Effects of False Negative rates on detection. (A) Non-uniform false negative dynamics can delay detection of infected individuals. Shown is the chance of first being detected at each day of disease progression based on three scenarios with the same average false negative rate across the 14 days shown, but different temporal dynamics. For this graph, we assume that symptom onset begins at day 5. In yellow is the undetectable period prior to 2 days before symptom onset. The two days before symptom onset is shown in gray. Viral load data suggests that as much as 44% of transmissibility may occur in these two days. The line represents histograms of the first day that an individual would be detected by a daily test with the given false negative rate dynamics. (B) The undetectable period and temporal dynamics of the false negative rate lead to high apparent false negative rates. The first day of the model was run 100 times with 10,000 sick individuals. In cyan we show the model run with the simple assumption that infected individuals were undetectable before viral load begins, (2 days prior to symptom onset, based on the He et al. data), and that after that point the tests will always detect infected individuals. In magenta, the model uses the dynamic false negative rates from Kucirka et al., in which both test error and inability to detect due to low viral load are mixed together. Also included as a comparison is the effect of perfect tests shown in gray.

Figure 5

High asymptomatic transmission and dynamic false negative rate lead to a requirement for more testing to bring the viral spread under control. Heatmaps show the effective Reproduction number (Rt) from 100 simulations run with the given proportion of the population tested at the indicated frequency. The top row of matrices shows the median Rt, while the bottom row of matrices shows the value of the upper 95th percentile (i.e. conditions that will work in 19 out of 20 situations). While the scenario 1 perfect tests suggest testing the entire population every two weeks may work to stop spread of the virus, using scenario 4 parameters predicts that testing the entire population daily was necessary.

Figure 6

In the presence of masking, fewer tests and lower frequencies of testing can be successful in driving Rt below 1. (A) Here we implemented 70% of the population using a mask that is 67% effective with the parameters of Scenario 4, early transmission of virus based on the He et al. viral load data, and dynamic false negative rates for tests based on Kucirka et al.

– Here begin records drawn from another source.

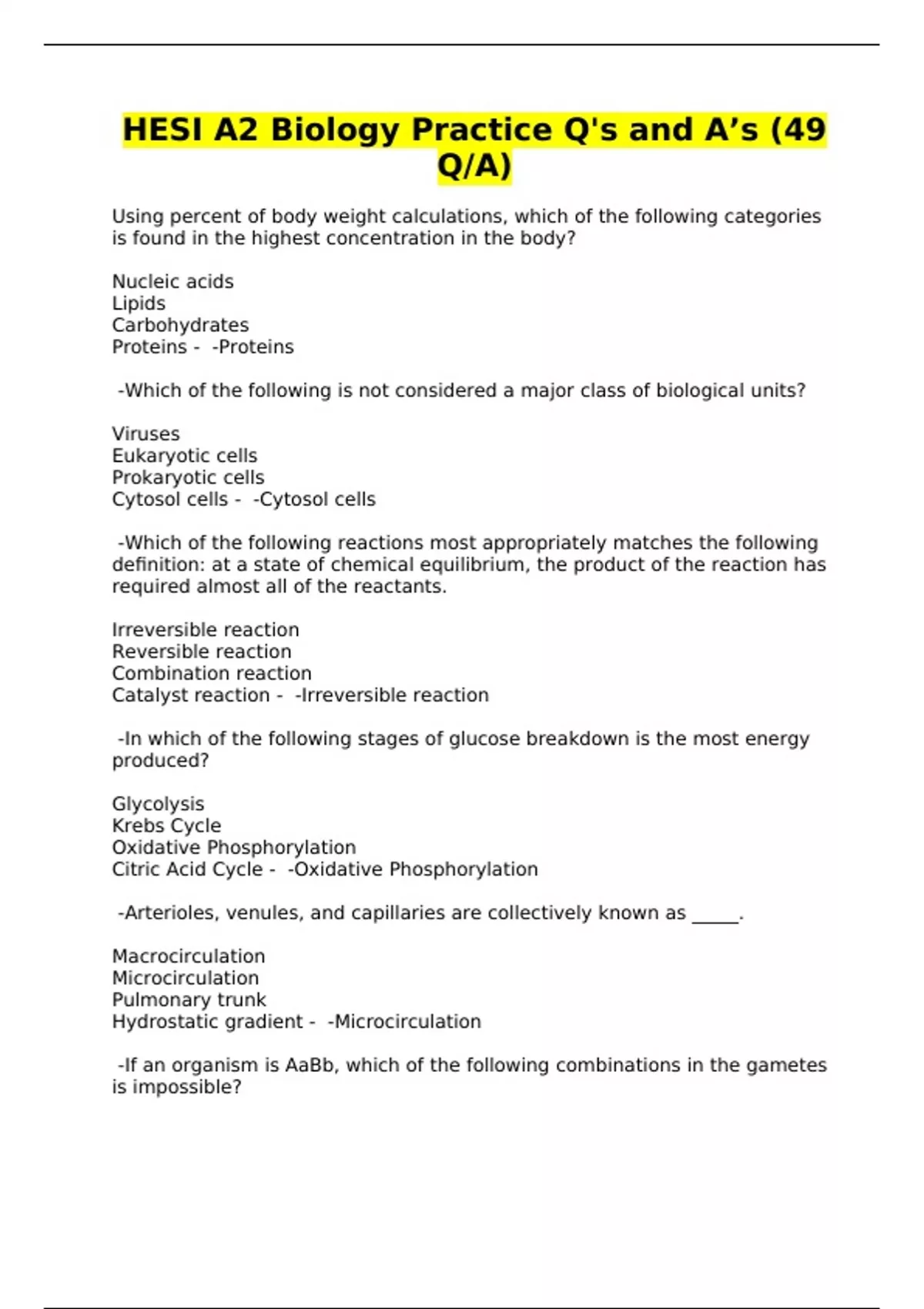 HESI A2 Biology Practice Q's and A’s (49 Q/A)

Using percent of body weight calculations, which of the following categories is found in the highest concentration in the body?

Nucleic acids
Lipids
Carbohydrates
Proteins - -Proteins

-Which of the following is not considered a major class of biological units?

Viruses
Eukaryotic cells
Prokaryotic cells
Cytosol cells - -Cytosol cells

-Which of the following reactions most appropriately matches the following definition: at a state of chemical equilibrium, the product of the reaction has required almost all of the reactants.

Irreversible reaction
Reversible reaction
Combination reaction
Catalyst reaction - -Irreversible reaction

-In which of the following stages of glucose breakdown is the most energy produced?

Glycolysis
Krebs Cycle
Oxidative Phosphorylation
Citric Acid Cycle - -Oxidative Phosphorylation

-Arterioles, venules, and capillaries are collectively known as _____.

Macrocirculation
Microcirculation
Pulmonary trunk
Hydrostatic gradient - -Microcirculation

-If an organism is AaBb, which of the following combinations in the gametes is impossible?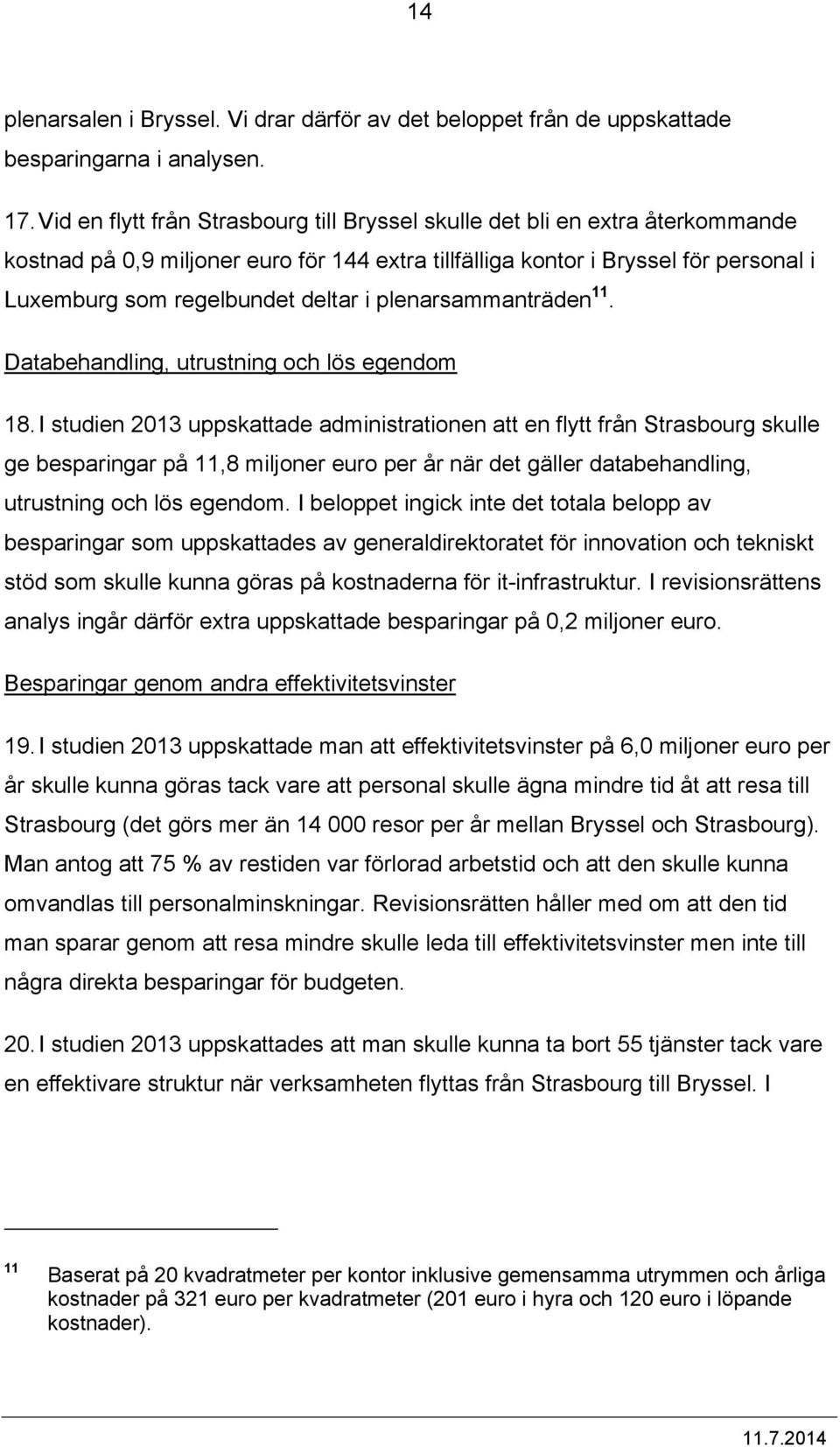 14

plenarsalen i Bryssel. Vi drar därför av det beloppet från de uppskattade besparingarna i analysen.

17. Vid en flytt från Strasbourg till Bryssel skulle det bli en extra återkommande kostnad på 0,9 miljoner euro för 144 extra tillfälliga kontor i Bryssel för personal i Luxemburg som regelbundet deltar i plenarsammanträden$^{11}$.

Databehandling, utrustning och lös egendom

18. I studien 2013 uppskattade administrationen att en flytt från Strasbourg skulle ge besparingar på 11,8 miljoner euro per år när det gäller databehandling, utrustning och lös egendom. I beloppet ingick inte det totala belopp av besparingar som uppskattades av generaldirektoratet för innovation och tekniskt stöd som skulle kunna göras på kostnaderna för it-infrastruktur. I revisionsrättens analys ingår därför extra uppskattade besparingar på 0,2 miljoner euro.

Besparingar genom andra effektivitetsvinster

19. I studien 2013 uppskattade man att effektivitetsvinster på 6,0 miljoner euro per år skulle kunna göras tack vare att personal skulle ägna mindre tid åt att resa till Strasbourg (det görs mer än 14 000 resor per år mellan Bryssel och Strasbourg). Man antog att 75 % av restiden var förlorad arbetstid och att den skulle kunna omvandlas till personalminskningar. Revisionsrätten håller med om att den tid man sparar genom att resa mindre skulle leda till effektivitetsvinster men inte till några direkta besparingar för budgeten.

20. I studien 2013 uppskattades att man skulle kunna ta bort 55 tjänster tack vare en effektivare struktur när verksamheten flyttas från Strasbourg till Bryssel. I

$^{11}$ Baserat på 20 kvadratmeter per kontor inklusive gemensamma utrymmen och årliga kostnader på 321 euro per kvadratmeter (201 euro i hyra och 120 euro i löpande kostnader).

11.7.2014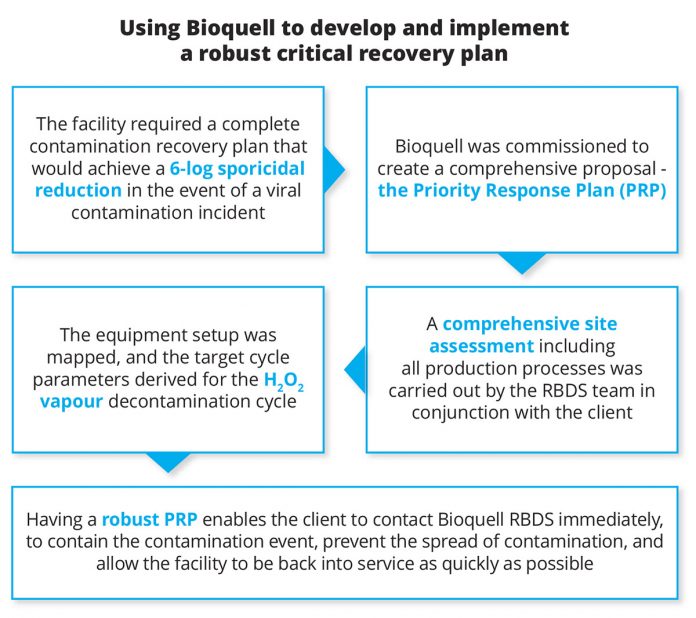 Using Bioquell to develop and implement a robust critical recovery plan

The facility required a complete contamination recovery plan that would achieve a 6-log sporicidal reduction in the event of a viral contamination incident

Bioquell was commissioned to create a comprehensive proposal - the Priority Response Plan (PRP)

A comprehensive site assessment including all production processes was carried out by the RBDS team in conjunction with the client

The equipment setup was mapped, and the target cycle parameters derived for the $H_2O_2$ vapour decontamination cycle

Having a robust PRP enables the client to contact Bioquell RBDS immediately, to contain the contamination event, prevent the spread of contamination, and allow the facility to be back into service as quickly as possible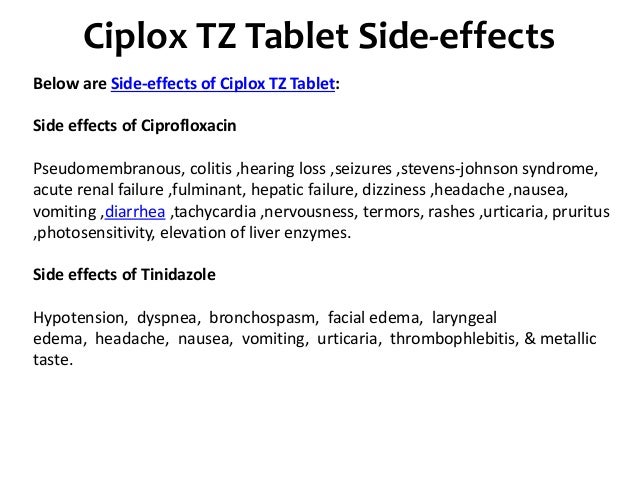 Ciplox TZ Tablet Side-effects

Below are Side-effects of Ciplox TZ Tablet:

Side effects of Ciprofloxacin

Pseudomembranous, colitis ,hearing loss ,seizures ,stevens-johnson syndrome, acute renal failure ,fulminant, hepatic failure, dizziness ,headache ,nausea, vomiting ,diarrhea ,tachycardia ,nervousness, termors, rashes ,urticaria, pruritus ,photosensitivity, elevation of liver enzymes.

Side effects of Tinidazole

Hypotension, dyspnea, bronchospasm, facial edema, laryngeal edema, headache, nausea, vomiting, urticaria, thrombophlebitis, & metallic taste.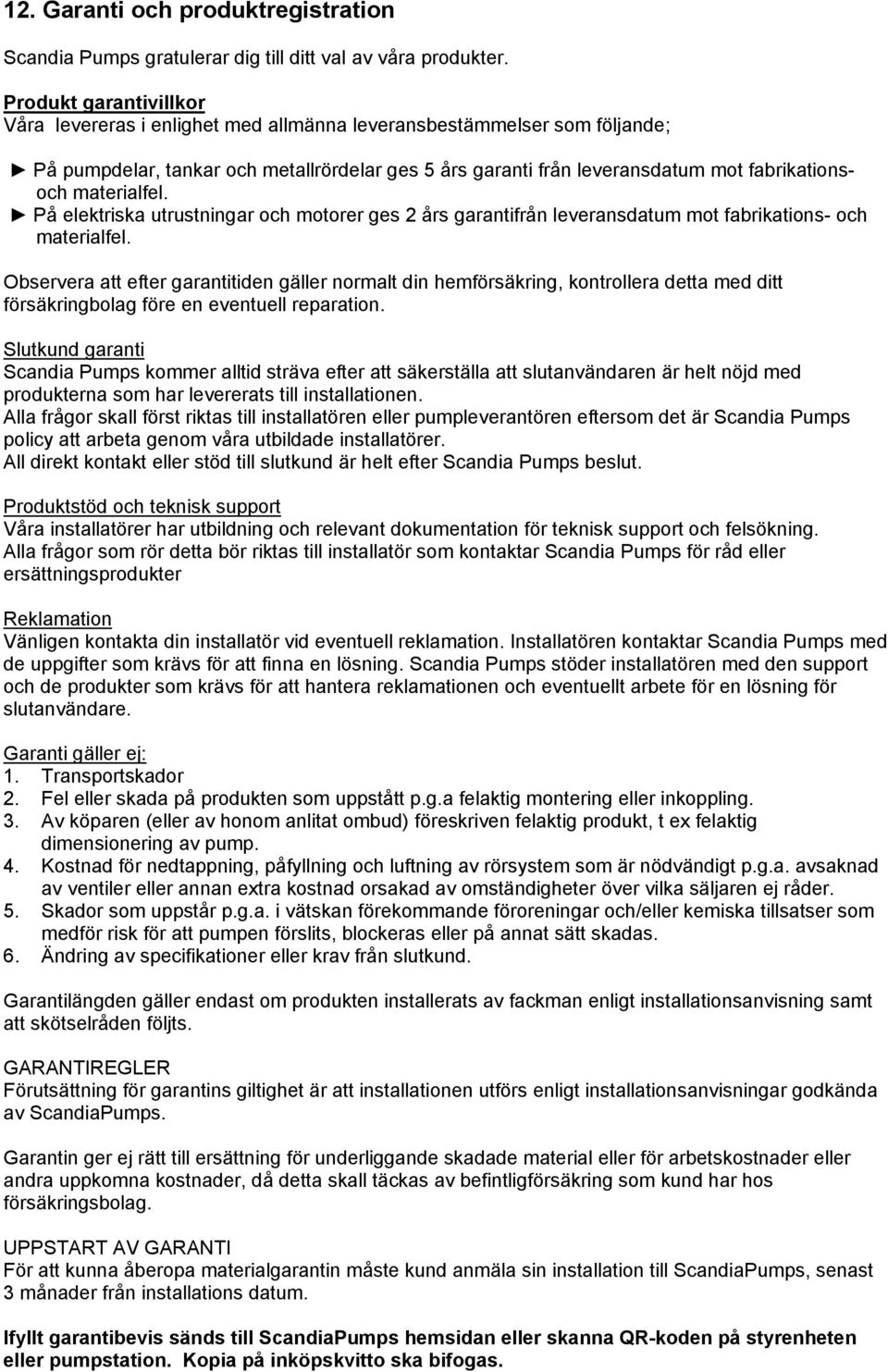 12. Garanti och produktregistration

Scandia Pumps gratulerar dig till ditt val av våra produkter.

Produkt garantivillkor
Våra levereras i enlighet med allmänna leveransbestämmelser som följande;

► På pumpdelar, tankar och metallrördelar ges 5 års garanti från leveransdatum mot fabrikations- och materialfel.
► På elektriska utrustningar och motorer ges 2 års garantifrån leveransdatum mot fabrikations- och materialfel.

Observera att efter garantitiden gäller normalt din hemförsäkring, kontrollera detta med ditt försäkringbolag före en eventuell reparation.

Slutkund garanti
Scandia Pumps kommer alltid sträva efter att säkerställa att slutanvändaren är helt nöjd med produkterna som har levererats till installationen.
Alla frågor skall först riktas till installatören eller pumpleverantören eftersom det är Scandia Pumps policy att arbeta genom våra utbildade installatörer.
All direkt kontakt eller stöd till slutkund är helt efter Scandia Pumps beslut.

Produktstöd och teknisk support
Våra installatörer har utbildning och relevant dokumentation för teknisk support och felsökning.
Alla frågor som rör detta bör riktas till installatör som kontaktar Scandia Pumps för råd eller ersättningsprodukter

Reklamation
Vänligen kontakta din installatör vid eventuell reklamation. Installatören kontaktar Scandia Pumps med de uppgifter som krävs för att finna en lösning. Scandia Pumps stöder installatören med den support och de produkter som krävs för att hantera reklamationen och eventuellt arbete för en lösning för slutanvändare.

Garanti gäller ej:
1. Transportskador
2. Fel eller skada på produkten som uppstått p.g.a felaktig montering eller inkoppling.
3. Av köparen (eller av honom anlitat ombud) föreskriven felaktig produkt, t ex felaktig dimensionering av pump.
4. Kostnad för nedtappning, påfyllning och luftning av rörsystem som är nödvändigt p.g.a. avsaknad av ventiler eller annan extra kostnad orsakad av omständigheter över vilka säljaren ej råder.
5. Skador som uppstår p.g.a. i vätskan förekommande föroreningar och/eller kemiska tillsatser som medför risk för att pumpen förslits, blockeras eller på annat sätt skadas.
6. Ändring av specifikationer eller krav från slutkund.

Garantilängden gäller endast om produkten installerats av fackman enligt installationsanvisning samt att skötselråden följts.

GARANTIREGLER
Förutsättning för garantins giltighet är att installationen utförs enligt installationsanvisningar godkända av ScandiaPumps.

Garantin ger ej rätt till ersättning för underliggande skadade material eller för arbetskostnader eller andra uppkomna kostnader, då detta skall täckas av befintligförsäkring som kund har hos försäkringsbolag.

UPPSTART AV GARANTI
För att kunna åberopa materialgarantin måste kund anmäla sin installation till ScandiaPumps, senast 3 månader från installations datum.

Ifyllt garantibevis sänds till ScandiaPumps hemsidan eller skanna QR-koden på styrenheten eller pumpstation. Kopia på inköpskvitto ska bifogas.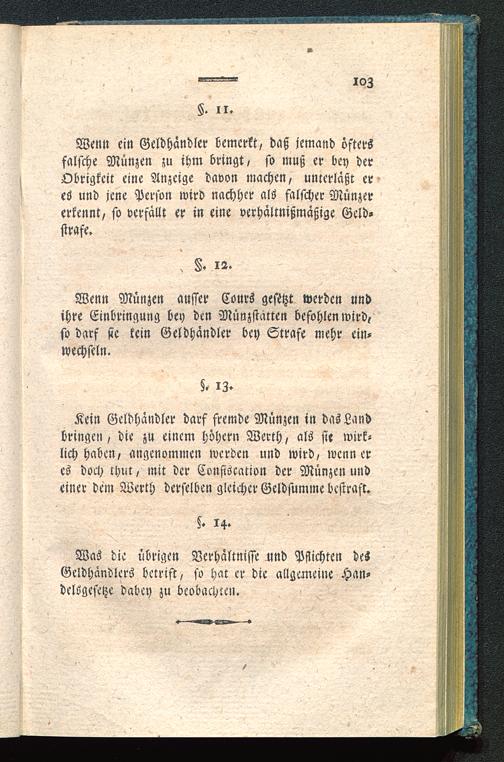 103

§. 11.

Wenn ein Geldhändler bemerkt, daß jemand öfters falsche Münzen zu ihm bringt, so muß er bey der Obrigkeit eine Anzeige davon machen, unterläßt er es und jene Person wird nachher als falscher Münzer erkennt, so verfällt er in eine verhältnißmäßige Geldstrafe.

§. 12.

Wenn Münzen ausser Cours gesetzt werden und ihre Einbringung bey den Münzstätten befohlen wird, so darf sie kein Geldhändler bey Strafe mehr einwechseln.

§. 13.

Kein Geldhändler darf fremde Münzen in das Land bringen, die zu einem höhern Werth, als sie wirklich haben, angenommen werden und wird, wenn er es doch thut, mit der Confiscation der Münzen und einer dem Werth derselben gleicher Geldsumme bestraft.

§. 14.

Was die übrigen Verhältnisse und Pflichten des Geldhändlers betrift, so hat er die allgemeine Handelsgesetze dabey zu beobachten.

The top row of matrices shows the median effective Reproduction number (Rt), while the bottom row of matrices shows the value of the upper 95th percentile. Masking drove the median Rt from 2.5 to ~ 1.3. Tests were then able to drive the 95th percentile Rt below 1 with less aggressive testing schemes than in Fig. 5. (B) The same conditions as (A), with an included 1 day turn around delay in testing results. The magenta line shows the border between an Rt above 1 and an Rt below 1 without a delay. (C) As in (B) with a 2 day turn around delay in testing results.

Figure 7

Assumptions about the behavior of people with mild symptoms influence the amount of testing required. Scenario 4 from Fig. 6 was repeated with the addition that people experiencing mild symptoms self-isolate on the day of symptom onset. Under these conditions, testing everyone every 4 days is sufficient to bring 95% of situations to an Rt of 1.00 or below.

Figure 8

Superspreading leads to more variability between discrete simulations, but requires the same amount of testing as normally distributed transmission probabilities. (A) On the left is the normal distribution of R0s assigned to individuals, while the right distribution is a superspreader distribution where 20% of the population is responsible for 80% of the infections. (B) 500 runs of the model with either the normal distribution or the superspreader distrubtion of R0s and the Scenario 4 transmission and false negative rate dynamics. Medians of each population are shown as solid lines. Note that the medians of infected and recovered in the superspreader conditions fall on the x-axis line. (C) Effective reproduction number (Rt) for the indicated testing frequency and proportion of population for the superspreader R0 distribution. As in Fig. 5, only daily testing of 100% of individuals is sufficient to drive Rt below 1 under these assumptions.